**O QUE SE PEDE:** Organize os registros abaixo como uma lista JSON de strings, com uma string para cada linha e sem incluir as linhas em branco. Deixe as imagens fora da resposta.

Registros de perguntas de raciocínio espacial

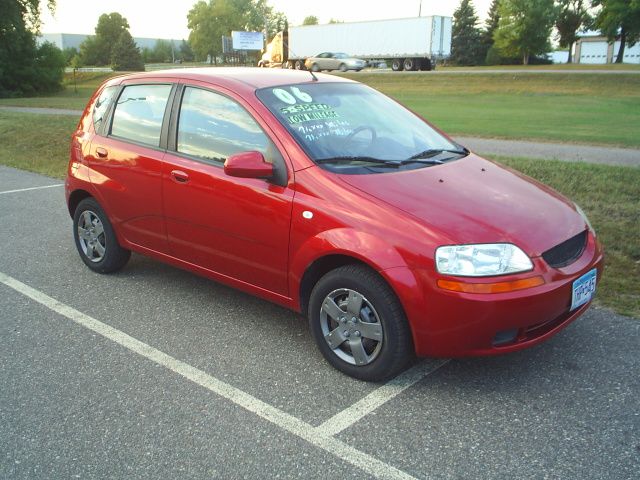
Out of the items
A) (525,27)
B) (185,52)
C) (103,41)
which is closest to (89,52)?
(103,41)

**SOLUÇÃO:**
[
  "Out of the items",
  "A) (525,27)",
  "B) (185,52)",
  "C) (103,41)",
  "which is closest to (89,52)?",
  "(103,41)"
]